In dissent, Justice Anthony Kennedy explained why this is a problem:
The central theory of Clark's defense was that his schizophrenia made him delusional. He lived in a universe where the delusions were so dominant, the theory was, that he had no intent to shoot a police officer or knowledge he was doing so. It is one thing to say he acted with intent or knowledge to pull the trigger. It is quite another to say he pulled the trigger to kill someone he knew to be a human being and a police officer. If the trier of fact were to find Clark's evidence sufficient to discount the case made by the State, which has the burden to prove knowledge or intent as an element of the offense, Clark would not be guilty of first-degree murder under Arizona law.
But in his majority opinion, Justice David Souter breezed by the flaws in Arizona's approach. Could this really be the same justice who passionately battled with Justice Antonin Scalia over the danger of executing the innocent last month? It's hard to square Souter's solicitude for the hypothetically innocent in that case with his lack of sympathy here for a teenager with serious mental illness. And Justice Stephen Breyer, as well as the court's reliable conservatives, signed on to most of Souter's opinion. Et tu, Breyer?
I can't really account for why Souter and Breyer went over to the dark side. But the insanity defense has been a hated stepchild of American criminal law since John Hinckley's 1982 trial for shooting President Ronald Reagan. Hinckley's acquittal on the basis of his mental illness somehow convinced a lot of smart people that "abolishing the insanity defense would rid the streets of dangerous people and reduce violent crime," Lincoln Caplan (whom I worked for at Legal Affairs magazine) writes in his book The Insanity Defense and the Trial of John W. Hinckley Jr. Never mind that the insanity defense succeeds in one-quarter of 1 percent of cases, even though more than 10 percent of the prison population is mentally ill on any given day. In response to the Hinckley acquittal, several states tightened their laws to make the insanity defense harder to prove and adopted the paradoxical verdict of "guilty but mentally ill."

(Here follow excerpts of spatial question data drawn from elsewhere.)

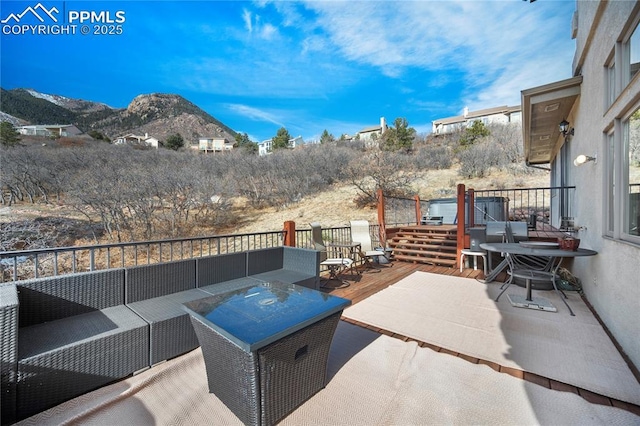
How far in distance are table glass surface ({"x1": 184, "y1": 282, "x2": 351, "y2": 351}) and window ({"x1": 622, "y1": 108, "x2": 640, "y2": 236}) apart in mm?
2824

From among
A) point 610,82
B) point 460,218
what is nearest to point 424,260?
point 460,218

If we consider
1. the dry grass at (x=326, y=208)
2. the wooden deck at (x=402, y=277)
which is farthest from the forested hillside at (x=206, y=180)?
the wooden deck at (x=402, y=277)

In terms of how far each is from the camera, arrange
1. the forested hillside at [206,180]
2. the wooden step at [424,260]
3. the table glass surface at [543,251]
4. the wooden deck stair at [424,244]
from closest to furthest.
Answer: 1. the table glass surface at [543,251]
2. the wooden step at [424,260]
3. the wooden deck stair at [424,244]
4. the forested hillside at [206,180]

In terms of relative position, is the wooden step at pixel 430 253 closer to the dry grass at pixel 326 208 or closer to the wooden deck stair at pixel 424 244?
the wooden deck stair at pixel 424 244

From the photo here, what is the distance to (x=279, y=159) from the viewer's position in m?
18.6

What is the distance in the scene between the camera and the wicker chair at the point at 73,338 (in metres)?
1.65

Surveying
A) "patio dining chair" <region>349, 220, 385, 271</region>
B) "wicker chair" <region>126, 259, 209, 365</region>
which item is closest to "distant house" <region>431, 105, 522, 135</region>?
"patio dining chair" <region>349, 220, 385, 271</region>

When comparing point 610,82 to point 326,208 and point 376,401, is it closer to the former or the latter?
point 376,401

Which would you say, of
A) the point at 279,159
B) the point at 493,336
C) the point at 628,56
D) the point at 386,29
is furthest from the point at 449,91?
the point at 493,336

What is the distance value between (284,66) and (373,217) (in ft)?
25.4

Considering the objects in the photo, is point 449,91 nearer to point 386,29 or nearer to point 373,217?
point 373,217

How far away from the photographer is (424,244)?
665 centimetres

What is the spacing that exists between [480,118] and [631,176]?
4083cm

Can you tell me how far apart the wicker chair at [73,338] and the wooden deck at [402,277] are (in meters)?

Though I feel funny saying so, my grandfather Judge David L. Bazelon had an indirect hand in all this. In 1954, as part of a panel of the D.C. Circuit, he reversed the conviction of a housebreaker named Monte Durham and in the process adopted a relatively broad test for insanity that comes from New Hampshire: An "accused is not criminally responsible if his unlawful act was the product of mental disease or some mental defect." The idea was to expand the scope of psychiatric testimony beyond whether a defendant could tell right from wrong to the full extent of his mental illness.